Meng, Dewen, Hosseini, Akram A., Simpson, Richard J., Shaikh, Quratulain, Tench, Christopher R., Dineen, Robert A. and Auer, Dorothee P.
(2017)
Lesion topography and microscopic white matter tract damage contribute to cognitive impairment in symptomatic carotid artery disease.
Radiology, 282
(2).
p. 152685.
ISSN 1527-1315
Full text not available from this repository.
Abstract
Purpose: To investigate associations between neuroimaging markers of cerebrovascular disease, including lesion topography and extent and severity of strategic and global cerebral tissue injury, and cognition in carotid artery disease (CAD).
Materials and Methods: All participants gave written informed consent to undergo brain magnetic resonance imaging and the Addenbrooke’s Cognitive Examination–Revised. One hundred eight patients with symptomatic CAD but no dementia were included, and a score less than 82 represented cognitive impairment. Group comparison and interrelations between global cognitive and fluency performance, lesion topography, and ultrastructural damage were assessed with voxel-based statistics. Associations between cognition, medial temporal lobe atrophy (MTA), lesion volumes, and global white matter ultrastructural damage indexed as increased mean diffusivity were tested with regression analysis by controlling for age. Diagnostic accuracy of imaging markers selected from a multivariate prediction model was tested with receiver operating characteristic analysis.
Results: Cognitively impaired patients (n = 53 [49.1%], classified as having probable vascular cognitive disorder) were older than nonimpaired patients (P = .027) and had more frequent MTA (P<.001), more cortical infarctions (P = .016), and larger volumes of acute (P = .028) and chronic (P = .009) subcortical ischemic lesions. Lesion volumes did not correlate with global cognitive performance (lacunar infarctions, P = .060; acute lesions, P = .088; chronic subcortical ischemic lesions, P = .085). In contrast, cognitive performance correlated with presence of chronic ischemic lesions within the interhemispheric tracts and thalamic radiation (P< .05, false discovery rate corrected).

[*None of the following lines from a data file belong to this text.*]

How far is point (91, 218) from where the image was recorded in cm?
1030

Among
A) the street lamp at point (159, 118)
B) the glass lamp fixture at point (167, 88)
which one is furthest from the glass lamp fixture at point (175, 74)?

Skeleton mean diffusivity showed the closest correlation with cognition (R2 = 0.311, P< .001) and promising diagnostic accuracy for vascular cognitive disorder (area under the curve, 0.82 [95% confidence interval: 0.75, 0.90]). Findings were confirmed in subjects with a low risk of preclinical Alzheimer disease indexed by the absence of MTA (n = 85).
Conclusion: Subcortical white matter ischemic lesion locations and severity of ultrastructural tract damage contribute to cognitive impairment in symptomatic CAD, which suggests that subcortical disconnection within large-scale cognitive neural networks is a key mechanism of vascular cognitive disorder.